The MIT team has made a remarkable breakthrough in the fight against drug-resistant bacteria! After 7 years of hard work and dedication, they have discovered the first new class of antibiotics in decades, using deep learning models. Their AI model was able to learn which chemical structures were most likely to kill the bacteria while avoiding adverse effects on healthy cells. This is an incredible achievement, and will no doubt save thousands of lives.
Alexander Fleming was aware of the dangers associated with antibiotics, as he said in his Nobel Prize acceptance speech in 1945, “Then there is the danger that the ignorant man may easily underdose himself and by exposing his microbes to non-lethal quantities of the drug, make them resistant.” Unfortunately, this is exactly what happened with newer antibiotics. Misuse and incorrect prescriptions led to the bacteria they targeted gradually becoming resistant.
The team which Dr. Jim Collins heads at The Collins Lab at MIT started the Antibiotics-AI Project back in 2020 to address this. The project has a seven-year plan to develop seven new classes of antibiotics to treat seven of the world’s deadliest bacterial pathogens. By using machine learning, the team has already achieved one of their goals, having discovered a new class of antibiotics that can kill methicillin-resistant Staphylococcus aureus (MRSA) bacteria. This is a huge success, as drug-resistant MRSA infections kill up to 10,000 people every year in the US alone.

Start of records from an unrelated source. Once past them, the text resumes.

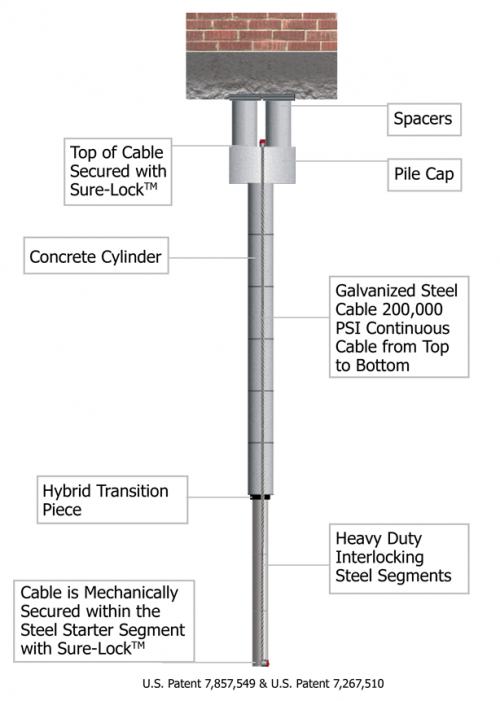 Spacers

Top of Cable Secured with Sure-Lock™

Pile Cap

Concrete Cylinder

Galvanized Steel Cable 200,000 PSI Continuous Cable from Top to Bottom

Hybrid Transition Piece

Heavy Duty Interlocking Steel Segments

Cable is Mechanically Secured within the Steel Starter Segment with Sure-Lock™

U.S. Patent 7,857,549 & U.S. Patent 7,267,510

The challenge in creating a new antibiotic is that there are near-infinite molecular arrangements and it’s hard to know which of those will kill a specific bacteria. To make matters more difficult, researchers also need to make sure that the new compound doesn’t kill healthy cells. To tackle this, the MIT team created a database of 39,000 different compounds and their effects on Staphylococcus aureus. They also incorporated the cytotoxicity of the compounds by tracking the effects they have on human liver, skeletal muscle, and lung cells. With this, they used the deep learning AI model to screen 12 million commercially available compounds, narrowing down the list to 280 compounds to test against MRSA bacteria grown in a lab dish. Their tests led to the discovery that two of the compounds reduced MRSA by a factor of 10!
It’s understandable why pharmaceutical companies would not direct much of their research into antibiotics; it is not as lucrative as other medicines, and it has become increasingly difficult to discover new antibiotics. Luckily, AI has made it a lot easier. The research team even used an adapted Monte Carlo tree search algorithm to get an insight into their deep learning model’s decision-making process. This allows us to understand what led the model to select the compounds it did, giving researchers a better idea of where to look for more effective drugs.
The Collins Lab’s incredible achievement has been made possible with contributions from MIT, the Broad Institute, Integrated Biosciences, the Wyss Institute for Biologically Inspired Engineering, and the Leibniz Institute of Polymer Research in Dresden, Germany. AI sifting through millions of potential chemical arrangements has had a huge impact on drug discovery, and it looks like the Collins Lab’s seven-year project may have time to spare.
We should all be thankful for this incredible breakthrough in the fight against drug-resistant bacteria, and the team at MIT who have dedicated their time and effort to this project! The world is forever in their debt, and we can only hope that the success of their work will continue.